Technology Risk Manager

This is a fantastic opportunity to join a fast-paced, growing bank with a reputation for doing things differently. We don't want another cog in the machine, we're looking for self-starters and bold thinkers who want to pave their own career. OakNorth's Risk team provides guidance and oversight for technology and cyber related risks across the OakNorth Bank plc Group. In a nutshell this exciting and high-performing role, will play a pivotal part in ensuring OakNorth's adherence to security related regulatory requirements aligned to global standards and frameworks, and bring enhanced risk visibility, automation, and continuous assurance mechanisms across technology and security domains. Are you ready to step up to the challenge? The Role *

• Advance the Technology and Cyber Risk capability: The individual will provides oversight, review and challenge of the cyber risk profile and cyber control environment. Contribute towards the development/enhancement of technology risk framework and ensure alignment with evolving regulatory expectations and adoption of newer technologies and architecture patterns.
• Perform risk-based deep-dives: Perform risk based deep dives to identify and understand technology and cyber security related risk drivers and work in partnership with the First Line(s) to identify key programmes/tasks to address these. This is expected across core technology risk domains of resilience and continuity, cloud and third-party, data governance and protection, generative AI and broader AI adoption, and technology delivery and change.
• Cyber risk reporting: Ensure precise articulation of inherent and residual risks, along with comprehensive evaluation of control effectiveness. Provide oversight of issue management, Key Risk Indicators (KRIs), and adherence to policy requirements. Additionally, review KRIs and other risk telemetry to identify emerging themes, cyber risk trends, and potential control deficiencies.
• Proactive risk engagement and early intervention: Engage early during solution design, procurement, and PoC phases to assess technology and cyber risks. Continuously evolve domain focus areas to reflect changes in the threat landscape and regulatory environment(s) across operating geographies.
• Strong focus on automation: Help in building continuous assurance programmes, automate control testing, and feed results directly into established enterprise risk frameworks to support reporting and regulatory requirements.
• Stakeholder Management: Regular effective stakeholder management is key, this will include teams like Cyber security, Engineering, Product, and Internal Audit.

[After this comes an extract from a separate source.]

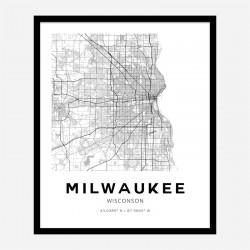 Milwaukee Wisconsin City Map Art Print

• 4-6 years, experience in regulated financial or fintech environments, or with technology risk focused consulting firms preferred.
• A deep understanding of IT security and technology risks principles, with specific focus of operating in a cloud-native and SaaS heavy environment is essential for this role.
• Demonstrated experience with cyber risk frameworks and a solid understanding of best practices within a well-managed cyber environment.
• Effective communication with both internal and external stakeholders.
• Experience with cloud platforms' risk management, cloud security, and compliance, including domains of Identity and Access Management, Infrastructure and Data security, Detection and Incident Response, and Governance.

• A wide range of voices heard to the benefit of all
• Teams that are clearly happy, engaged, and laugh together
• Perceivable safety to have an opinion or ask a question
• No egos - people listen to and learn from others at all levels, with strong opinions held loosely

What makes working here better *

• This is a truly hybrid role, offering engineers the flexibility to work from home while also providing opportunities to collaborate in person with the team when it adds value. There's no fixed requirement for days in the office, instead, we focus on creating space for engineers to engage meaningfully, whether that's in-person for whiteboarding sessions or remote for deep focus work.
• Work-life balance - 25 days holiday (plus bank holidays) each year, and enhanced family leave allowances.
• Competitive salary & equity - We want people to have a serious stake in the business.
• Good kit - Your choice of the best laptop, running macOS or Ubuntu.
• Team socials - The opportunity to get to know each other outside of work.
• Company socials - A chance to catch up and meet new colleagues weekly over informal office breakfasts and dinners on OakNorth - or at our free barista bar every day.
• Commuter support - We offer the cycle to work & EV scheme.

At OakNorth, we're on a mission to empower the UK's most ambitious businesses. Since 2015, we've lent over $18 billion across the UK and US, helped create more than 58,000 new homes and 36,000 new jobs, and supported hundreds of thousands of personal savers - all while fuelling the UK economy.